What is it? Basically an automated tickler, the relationship-management part of Customer Relationship Management software. I’m still massively ambivalent about saddling on a big new piece of software like Salesforce, but I’ve been less than whelmed by cheaper products like Heap.

What I need, I realized, is this: Something to keep me on track every day. The records we’re showing are very brief, but they can contain every mission-critical detail we need to make contact with the client. The software runs on our file server, so it will work from any web browser and also from the iPhone. On a desktop machine, you can also do manual data entry, but typing on the iPhone is so painful that I left that feature out of the iPhone version.

But on the iPhone the phone number is “hot,” as is the ePage number if we have one. Likewise the email link, obviously. The Web Site link will take us to any URL we have linked to that record — with the most obvious destination being a cloud-based transaction-management page.

(I have plans there, also, with an iPhone-ready contact sheet for the entire transaction — agents, lender, title, inspectors, etc. On the iPhone, any PDF file is accesible, so the Web Site link will give us instant remote access to every live transaction.)

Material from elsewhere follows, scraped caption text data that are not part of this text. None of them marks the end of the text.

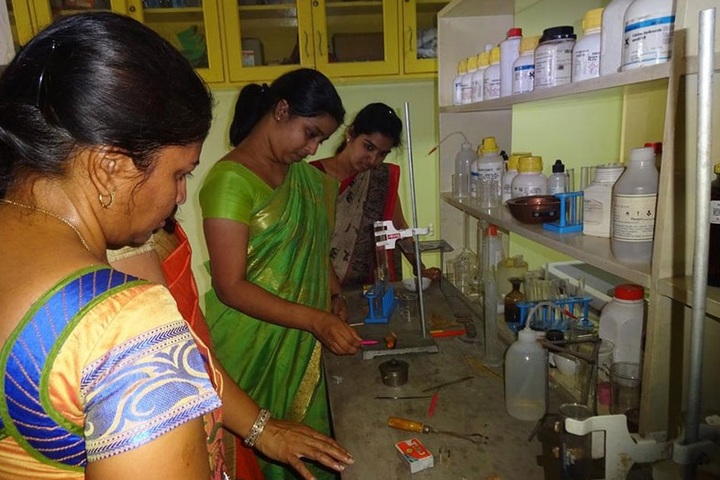 Jain Heritage-A Cambridge School-Lab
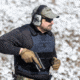 War Bird Intrepid-Electronic 23dB Earmuffs, Gray, EAIN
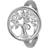 Christina Tree Of Life Ring - Silver/Topaz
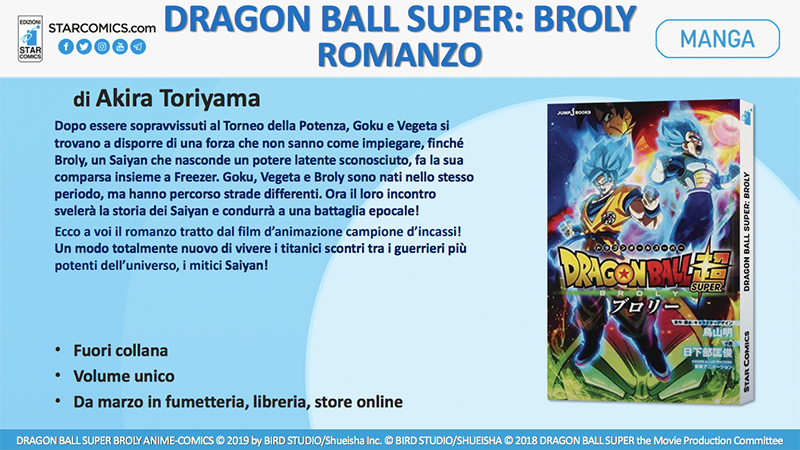 Dragon Ball Super: Broly Dragon Ball Super: Broly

Here’s what it looks like on a desktop browser:

This doesn’t solve our larger CRM problem, but it’s built to harvest data from a real CRM system, once we have one. I have plans, too, to integrate it with Google Calendar — to calendar those events automatically — and with our existing web-based forms. Very soon, if you fill out a form on our web site, the form will create a record in this software automatically. I also want for it to tickle us by email on event days. Tickling us, too, to let us know when we’re not keeping in touch with people — which idea also comes from Redfin’s software.

But: This does not solve our total CRM problem, just relationship-management for live clients. Even so, the real deal, for Realtors, is making the best possible use of junk time — driving, waiting, etc. This is CRM minus contact management, just mission-critical relationship-management.

In fact, anyone could use this software for any business. All four pop-ups are done from separate initialization files. Change those files and you’ve changed the software. Lo-tech don’t mean no-tech.

Bottom line: The more accountability we build into our systems, the more we get done. This little piece of software could make us a lot of money — and keep our clients happier.